CTH set for final whistle
EPL broadcaster likely to close this month
CTH Plc, the loss-ridden pay TV operator owned by lawyer and veteran investor Wichai Thongtang, is likely to close its doors by the end of this month.
A source at PPTV, which had an English Premier League (EPL) football sublicence from CTH from August 2015 to May 2016, said CTH has losses of almost 10 billion baht and will lay off its staff of 100 in the next two weeks.
CTH's top executives have resigned and the ailing company can no longer survive, according to a former employee.
"My friends have been told to leave the company but they are not sure whether some of them will be hired by the other companies under Mr Wichai's business umbrella," the ex-employee said.
Mr Wichai, CTH's major shareholder, could not be reached for comment.
CTH has failed to compete in the pay TV sector even after securing broadcast rights for the popular EPL for the last three seasons.
The company could not attract enough sponsorship or subscribers. Poor financial performance drove CTH to sell sublicences for the EPL and Euro 2016 football tournament to other TV operators.

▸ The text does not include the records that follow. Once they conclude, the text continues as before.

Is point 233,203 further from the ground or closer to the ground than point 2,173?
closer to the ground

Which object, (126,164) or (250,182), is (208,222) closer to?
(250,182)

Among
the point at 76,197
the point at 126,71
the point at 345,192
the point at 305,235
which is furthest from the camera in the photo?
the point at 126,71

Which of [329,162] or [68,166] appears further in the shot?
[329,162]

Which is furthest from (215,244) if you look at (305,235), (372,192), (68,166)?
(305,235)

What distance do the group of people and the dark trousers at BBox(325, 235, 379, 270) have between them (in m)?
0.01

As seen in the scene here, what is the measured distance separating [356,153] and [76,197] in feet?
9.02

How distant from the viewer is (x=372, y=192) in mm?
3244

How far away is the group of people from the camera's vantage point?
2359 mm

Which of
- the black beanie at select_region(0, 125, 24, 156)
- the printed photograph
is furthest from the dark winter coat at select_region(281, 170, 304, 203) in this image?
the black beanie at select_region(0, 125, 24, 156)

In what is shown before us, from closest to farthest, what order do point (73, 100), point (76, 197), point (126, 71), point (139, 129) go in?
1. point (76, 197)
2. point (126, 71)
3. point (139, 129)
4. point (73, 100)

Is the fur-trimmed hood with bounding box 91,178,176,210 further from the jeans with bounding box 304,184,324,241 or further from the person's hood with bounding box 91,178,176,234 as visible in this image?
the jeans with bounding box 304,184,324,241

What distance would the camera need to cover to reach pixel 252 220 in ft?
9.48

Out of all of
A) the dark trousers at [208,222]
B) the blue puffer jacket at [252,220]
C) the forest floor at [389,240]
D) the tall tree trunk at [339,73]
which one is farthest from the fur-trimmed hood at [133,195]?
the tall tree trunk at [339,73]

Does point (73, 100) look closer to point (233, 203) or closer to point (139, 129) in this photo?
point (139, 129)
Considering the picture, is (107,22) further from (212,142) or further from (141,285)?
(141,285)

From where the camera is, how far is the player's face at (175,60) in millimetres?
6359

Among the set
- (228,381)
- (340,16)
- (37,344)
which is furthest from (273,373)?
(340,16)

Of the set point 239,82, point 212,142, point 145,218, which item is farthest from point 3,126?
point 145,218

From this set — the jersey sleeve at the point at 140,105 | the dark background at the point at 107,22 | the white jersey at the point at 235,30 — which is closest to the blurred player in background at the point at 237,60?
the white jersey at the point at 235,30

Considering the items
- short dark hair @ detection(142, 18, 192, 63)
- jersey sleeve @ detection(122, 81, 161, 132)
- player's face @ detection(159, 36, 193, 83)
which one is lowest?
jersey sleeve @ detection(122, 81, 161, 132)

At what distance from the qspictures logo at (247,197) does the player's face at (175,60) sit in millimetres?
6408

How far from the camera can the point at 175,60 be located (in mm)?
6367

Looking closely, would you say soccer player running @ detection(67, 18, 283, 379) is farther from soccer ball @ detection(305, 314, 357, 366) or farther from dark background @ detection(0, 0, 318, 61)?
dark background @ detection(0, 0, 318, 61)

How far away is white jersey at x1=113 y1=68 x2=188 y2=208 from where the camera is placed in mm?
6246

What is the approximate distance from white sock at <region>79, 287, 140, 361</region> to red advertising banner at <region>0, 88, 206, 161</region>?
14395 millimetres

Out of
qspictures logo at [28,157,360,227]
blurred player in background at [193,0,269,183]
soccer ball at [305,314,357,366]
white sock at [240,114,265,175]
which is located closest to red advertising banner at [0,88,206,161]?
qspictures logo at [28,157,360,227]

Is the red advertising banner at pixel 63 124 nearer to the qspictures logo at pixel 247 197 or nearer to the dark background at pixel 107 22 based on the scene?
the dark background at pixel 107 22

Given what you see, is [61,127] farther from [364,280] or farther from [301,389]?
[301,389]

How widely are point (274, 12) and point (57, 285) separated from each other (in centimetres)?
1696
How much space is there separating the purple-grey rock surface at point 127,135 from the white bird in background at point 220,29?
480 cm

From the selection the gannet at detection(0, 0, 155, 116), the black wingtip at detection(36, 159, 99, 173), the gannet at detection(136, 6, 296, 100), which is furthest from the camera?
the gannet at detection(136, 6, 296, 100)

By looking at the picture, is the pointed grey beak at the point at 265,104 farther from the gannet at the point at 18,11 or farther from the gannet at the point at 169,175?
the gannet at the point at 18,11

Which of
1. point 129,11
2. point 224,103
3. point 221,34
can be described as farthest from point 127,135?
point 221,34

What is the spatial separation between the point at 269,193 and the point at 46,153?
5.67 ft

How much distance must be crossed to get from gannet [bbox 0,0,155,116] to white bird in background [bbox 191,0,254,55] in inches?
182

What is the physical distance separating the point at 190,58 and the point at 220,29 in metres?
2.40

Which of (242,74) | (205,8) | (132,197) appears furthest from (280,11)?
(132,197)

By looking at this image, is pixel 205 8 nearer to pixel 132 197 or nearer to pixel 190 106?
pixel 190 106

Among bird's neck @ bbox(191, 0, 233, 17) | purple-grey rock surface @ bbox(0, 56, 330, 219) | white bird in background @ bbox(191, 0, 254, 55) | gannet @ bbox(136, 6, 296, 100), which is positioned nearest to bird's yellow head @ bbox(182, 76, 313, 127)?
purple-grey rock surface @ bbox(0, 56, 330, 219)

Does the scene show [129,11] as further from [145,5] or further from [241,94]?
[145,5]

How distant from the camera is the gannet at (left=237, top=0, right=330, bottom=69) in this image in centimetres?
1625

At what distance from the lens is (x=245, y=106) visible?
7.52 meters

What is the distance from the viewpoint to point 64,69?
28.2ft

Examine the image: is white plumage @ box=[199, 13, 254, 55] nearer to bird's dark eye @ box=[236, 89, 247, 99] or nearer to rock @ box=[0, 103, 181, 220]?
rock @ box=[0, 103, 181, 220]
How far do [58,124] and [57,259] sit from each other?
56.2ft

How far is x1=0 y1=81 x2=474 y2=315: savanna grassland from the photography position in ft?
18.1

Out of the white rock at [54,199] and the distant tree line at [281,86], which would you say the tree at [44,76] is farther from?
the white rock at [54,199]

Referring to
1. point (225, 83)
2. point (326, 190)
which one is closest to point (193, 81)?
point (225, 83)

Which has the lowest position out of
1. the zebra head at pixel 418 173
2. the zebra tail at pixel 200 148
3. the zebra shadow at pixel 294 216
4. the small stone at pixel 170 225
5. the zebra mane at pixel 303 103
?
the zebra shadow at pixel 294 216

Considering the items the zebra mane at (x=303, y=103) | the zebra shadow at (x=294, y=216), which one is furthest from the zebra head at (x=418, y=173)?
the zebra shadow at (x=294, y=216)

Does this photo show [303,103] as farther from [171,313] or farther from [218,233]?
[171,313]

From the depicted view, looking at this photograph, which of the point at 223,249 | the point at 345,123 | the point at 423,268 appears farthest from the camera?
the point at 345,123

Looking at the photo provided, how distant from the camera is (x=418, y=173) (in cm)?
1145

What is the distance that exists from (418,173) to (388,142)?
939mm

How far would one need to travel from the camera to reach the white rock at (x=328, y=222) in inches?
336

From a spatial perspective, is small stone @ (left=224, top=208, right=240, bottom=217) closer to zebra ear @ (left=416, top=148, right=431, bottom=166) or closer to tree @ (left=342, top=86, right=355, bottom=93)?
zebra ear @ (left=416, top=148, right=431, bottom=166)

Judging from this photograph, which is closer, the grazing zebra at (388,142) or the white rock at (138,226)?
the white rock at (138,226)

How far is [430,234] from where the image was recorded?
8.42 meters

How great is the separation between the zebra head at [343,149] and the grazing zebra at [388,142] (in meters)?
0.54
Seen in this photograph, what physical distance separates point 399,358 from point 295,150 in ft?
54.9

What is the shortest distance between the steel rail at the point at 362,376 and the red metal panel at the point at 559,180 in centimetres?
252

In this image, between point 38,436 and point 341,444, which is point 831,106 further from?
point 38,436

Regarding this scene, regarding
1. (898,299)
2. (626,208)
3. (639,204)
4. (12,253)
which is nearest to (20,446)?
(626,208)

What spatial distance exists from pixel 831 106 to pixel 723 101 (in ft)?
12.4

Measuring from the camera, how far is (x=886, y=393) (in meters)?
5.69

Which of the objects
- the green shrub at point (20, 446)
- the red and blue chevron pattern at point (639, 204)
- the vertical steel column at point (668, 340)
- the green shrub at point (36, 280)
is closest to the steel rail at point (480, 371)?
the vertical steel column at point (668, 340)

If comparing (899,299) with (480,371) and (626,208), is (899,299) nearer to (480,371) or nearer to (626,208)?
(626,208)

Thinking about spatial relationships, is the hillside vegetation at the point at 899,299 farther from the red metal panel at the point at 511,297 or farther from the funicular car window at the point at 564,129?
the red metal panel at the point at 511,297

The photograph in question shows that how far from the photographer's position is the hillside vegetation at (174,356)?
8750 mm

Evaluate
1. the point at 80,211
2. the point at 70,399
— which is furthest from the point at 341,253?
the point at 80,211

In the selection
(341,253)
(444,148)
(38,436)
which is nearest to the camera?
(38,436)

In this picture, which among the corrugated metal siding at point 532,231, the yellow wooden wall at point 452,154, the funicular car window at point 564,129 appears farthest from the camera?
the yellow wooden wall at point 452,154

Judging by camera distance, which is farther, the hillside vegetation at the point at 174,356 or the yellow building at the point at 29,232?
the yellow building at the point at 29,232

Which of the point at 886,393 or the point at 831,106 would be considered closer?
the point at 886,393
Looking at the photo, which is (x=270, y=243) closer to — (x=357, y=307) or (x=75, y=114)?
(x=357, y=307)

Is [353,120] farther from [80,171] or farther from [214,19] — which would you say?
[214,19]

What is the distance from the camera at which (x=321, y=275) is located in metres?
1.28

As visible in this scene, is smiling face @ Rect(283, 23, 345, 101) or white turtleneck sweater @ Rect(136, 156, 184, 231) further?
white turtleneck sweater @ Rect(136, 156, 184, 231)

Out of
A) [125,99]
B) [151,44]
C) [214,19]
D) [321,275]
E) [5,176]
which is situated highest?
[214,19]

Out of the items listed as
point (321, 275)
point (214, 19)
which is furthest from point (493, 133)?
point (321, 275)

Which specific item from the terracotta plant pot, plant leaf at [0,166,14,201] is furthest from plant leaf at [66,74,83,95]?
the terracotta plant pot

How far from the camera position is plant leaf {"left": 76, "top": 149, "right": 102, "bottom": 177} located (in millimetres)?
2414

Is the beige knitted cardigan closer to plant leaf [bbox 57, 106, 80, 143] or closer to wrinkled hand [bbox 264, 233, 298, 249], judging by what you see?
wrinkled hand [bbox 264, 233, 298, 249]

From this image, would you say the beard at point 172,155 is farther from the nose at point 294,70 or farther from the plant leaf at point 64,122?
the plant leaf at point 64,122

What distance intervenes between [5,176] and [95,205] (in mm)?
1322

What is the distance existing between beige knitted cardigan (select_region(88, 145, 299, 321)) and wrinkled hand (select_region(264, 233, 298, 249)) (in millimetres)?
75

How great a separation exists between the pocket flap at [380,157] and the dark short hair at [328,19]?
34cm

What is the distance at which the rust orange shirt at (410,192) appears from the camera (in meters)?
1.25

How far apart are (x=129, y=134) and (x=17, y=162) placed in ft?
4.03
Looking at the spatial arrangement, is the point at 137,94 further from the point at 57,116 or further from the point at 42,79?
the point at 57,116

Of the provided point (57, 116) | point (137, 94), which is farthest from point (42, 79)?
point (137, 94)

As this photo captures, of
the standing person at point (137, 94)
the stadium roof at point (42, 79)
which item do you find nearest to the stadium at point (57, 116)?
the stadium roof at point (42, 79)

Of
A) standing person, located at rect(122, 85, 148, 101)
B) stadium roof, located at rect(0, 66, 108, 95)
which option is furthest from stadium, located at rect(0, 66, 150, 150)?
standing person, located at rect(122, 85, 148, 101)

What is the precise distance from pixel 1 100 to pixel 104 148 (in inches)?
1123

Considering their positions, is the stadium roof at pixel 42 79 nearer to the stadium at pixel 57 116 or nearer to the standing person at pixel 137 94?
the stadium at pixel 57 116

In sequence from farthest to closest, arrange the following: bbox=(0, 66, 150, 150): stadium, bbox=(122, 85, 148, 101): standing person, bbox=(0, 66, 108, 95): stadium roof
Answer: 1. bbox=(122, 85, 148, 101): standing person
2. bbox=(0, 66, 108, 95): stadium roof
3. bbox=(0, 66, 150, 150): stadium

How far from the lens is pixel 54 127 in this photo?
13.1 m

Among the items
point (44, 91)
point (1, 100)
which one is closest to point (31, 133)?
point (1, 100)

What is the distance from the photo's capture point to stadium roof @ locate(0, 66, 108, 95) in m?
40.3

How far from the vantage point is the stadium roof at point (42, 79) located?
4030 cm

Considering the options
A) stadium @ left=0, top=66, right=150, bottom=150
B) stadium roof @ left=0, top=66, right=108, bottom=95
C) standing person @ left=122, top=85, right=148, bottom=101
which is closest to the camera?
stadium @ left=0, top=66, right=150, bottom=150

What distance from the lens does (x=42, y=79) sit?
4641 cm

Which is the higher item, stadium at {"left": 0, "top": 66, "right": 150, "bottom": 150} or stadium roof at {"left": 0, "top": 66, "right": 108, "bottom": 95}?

BEC World Plc, the operator of Channel 3, is broadcasting Euro 2016 matches on free TV.
Last week, CTH announced it would cease its content supply via the KU-band satellite system from Thaicom Plc on Aug 1.
Supinya Klangnarong, a broadcasting commissioner at the National Broadcasting and Telecommunications Commission (NBTC), said the end of content supply by CTH would hurt a lot of customers.
The CTH case will be considered by the NBTC's board meeting today, with representatives from the Office of the Consumer Protection Board attending to assess measures to help affected customers.
Early this year, CTH ended its content supply including EPL matches to GMM Z, RS Plc and PSI Holdings' set-top box customers.
It is reported that most CTH customers cancelled their subscriptions after the end of the 2015-16 EPL season last month.
CTH made its debut in the pay TV business by winning the bidding for EPL broadcast rights by paying almost 10 billion baht in late 2012, beating TrueVisions, the previous rights holder.
CTH vowed to offer Thai football fans EPL games at affordable prices via its cable TV network.
Mr Wichai and partner Yingluck Vacharaphol, the Thai Rath newspaper heiress, claimed CTH had a big collaboration with small cable TV operators nationwide.
However, it could not draw a big number of subscribers to its EPL packages due to a lack of service readiness and experience. Its cable TV network was not ready for its subscribers and many customers were told to install satellite dishes to watch EPL matches.
CTH's business model was to build its nationwide cable TV platform by pooling networks and customer bases owned by provincial operators.
Last year, CTH dropped its contracts with 173 provincial cable TV operators and switched to use the pay TV network of GMM Z.